Un lieu physique pour une seconde vie

Jusqu’à présent, on trouvait des sites web de revente pour ces produits de seconde vie. Désormais, avec YesYes, on peut mettre un lieu physique derrière cette activité. YesYes s’est installé dans le centre de Caen (14), dans un bâtiment inscrit depuis 2003 aux monuments historiques et qui abritait l’ancienne chambre de commerce.

Un positionnement pour le climat

L’agence de design global Brio figure parmi les 150 entreprises Françaises qui participent à la Convention des Entreprises pour le Climat de 2021 à 2022. Elle a eu pour mission d’imaginer un lieu physique pour cet acteur du web depuis 2018. Fidèle à ses valeurs et ses engagements durables, Brio a proposé un concept atypique avec pour objectif de rassurer une clientèle qui hésite encore pour le reconditionné.

Le parti pris architectural a été de concevoir un lieu design et de créer de la proximité pour un achat en toute confiance. Les lieux situés au rez-de-chaussée du 98 rue de Bernières à Caen sont répartis en trois zones. À savoir : un showroom, un espace conseil et un atelier.

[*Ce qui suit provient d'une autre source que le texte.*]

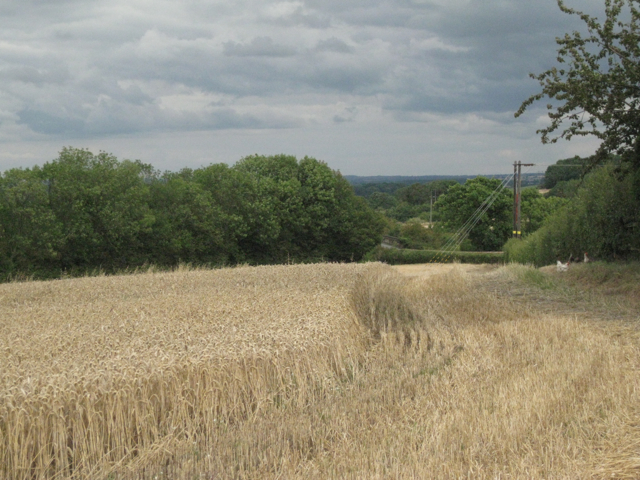 Part-harvested field behind Stone Cottage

1er Atelier Boutique du reconditionné

Comme demandé par les ABF, la vitrine et l’enseigne se fondent dans la trame architecturale du bâtiment. La vitrine toute hauteur laisse entrer la lumière naturelle. En entrant, côté rue, le client découvre une boutique. Le showroom expose une large gamme de produits high-tech garantis deux ans et reconditionnés dans l’atelier YesYes (smartphones, iPad, Mac Book et consoles de jeux).

Un second espace accompagne et conseille. Les services proposés permettent de répondre aux attentes des clients (conseil achat, reprise, réparation, recyclage…). Puis au fond du flagship, on voit en toute transparence un atelier technique situé derrière une grande verrière. Les techniciens contrôlent les produits, les réparent et les reconditionnent pour une remise en vente en boutique ou sur le site yes-yes.com.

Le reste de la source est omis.